§ **Input data**:
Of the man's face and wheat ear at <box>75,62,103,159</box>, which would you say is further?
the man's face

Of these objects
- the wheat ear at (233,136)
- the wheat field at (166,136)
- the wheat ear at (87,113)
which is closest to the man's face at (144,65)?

§ **Short exercise**: Copy the entries from the line containing "Of these objects" through the end of the entries, substituting "ear of wheat" for "wheat ear" and leaving everything else unchanged.

§ **Solution for this task**:
Of these objects
- the ear of wheat at (233,136)
- the wheat field at (166,136)
- the ear of wheat at (87,113)
which is closest to the man's face at (144,65)?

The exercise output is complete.